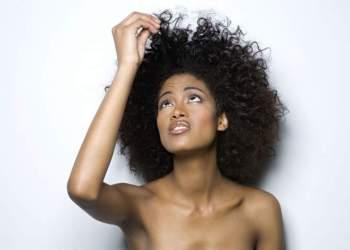 Conheça a reconstrução capilar em cabelos cacheados e crespos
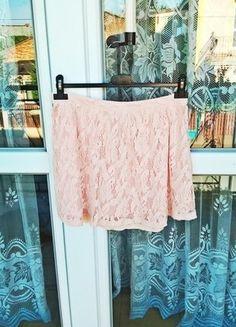 Kup mój przedmiot na #vintedpl http://www.vinted.pl/damska-odziez/spodnice/15533799-spodniczka-marki-house-rozmiar-m-pudrowy-roz-koronkowa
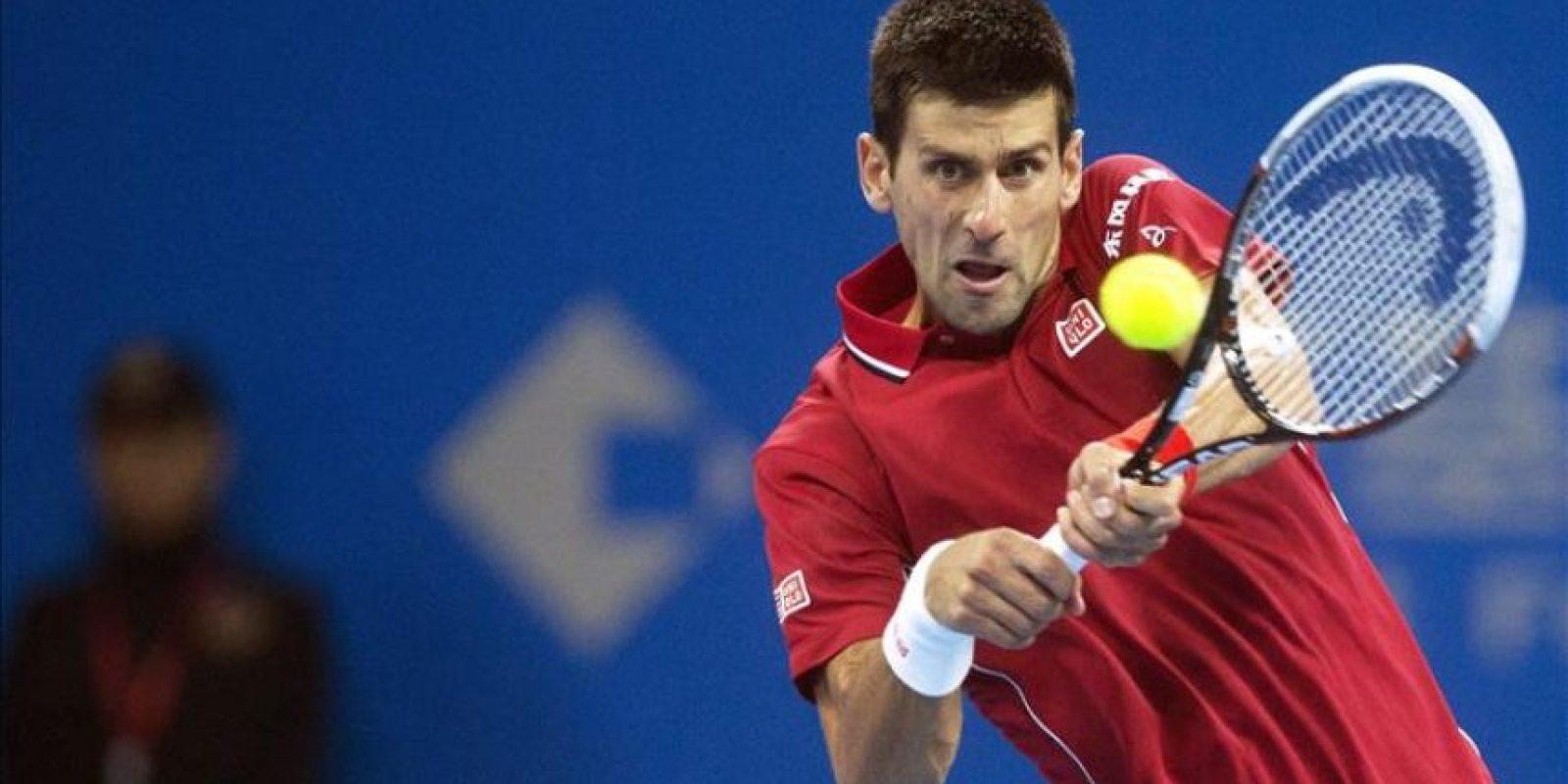 El tenista serbio Novak Djokovic golpea la bola contra el canadiense Vasek Pospisil durante un partido del torneo de tenis de Pekín (China) hoy, miércoles 1 de octubre de 2014. EFE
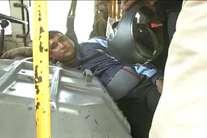 PHOTOS: ड्राइवर ने लॉक किए बस के ऑटोमैटिक गेट, तो पकड़ा गया जेबकट
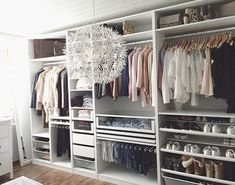 Home Inspiration IKEA PAX wardrobe. Inspiration and different combinations for the perfect dressing Ikea Closet, Wardrobe Closet, Closet Storage, Closet Organization, Organization Ideas, Bedroom Storage, Closet Drawers, Storage Ideas, Ikea Storage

_ _ _ _

- [Required action] Restate the records above word for word. Skip every picture.

- [Exercise output]
 Conheça a reconstrução capilar em cabelos cacheados e crespos
 Kup mój przedmiot na #vintedpl http://www.vinted.pl/damska-odziez/spodnice/15533799-spodniczka-marki-house-rozmiar-m-pudrowy-roz-koronkowa
 El tenista serbio Novak Djokovic golpea la bola contra el canadiense Vasek Pospisil durante un partido del torneo de tenis de Pekín (China) hoy, miércoles 1 de octubre de 2014. EFE
 PHOTOS: ड्राइवर ने लॉक किए बस के ऑटोमैटिक गेट, तो पकड़ा गया जेबकट
 Home Inspiration IKEA PAX wardrobe. Inspiration and different combinations for the perfect dressing Ikea Closet, Wardrobe Closet, Closet Storage, Closet Organization, Organization Ideas, Bedroom Storage, Closet Drawers, Storage Ideas, Ikea Storage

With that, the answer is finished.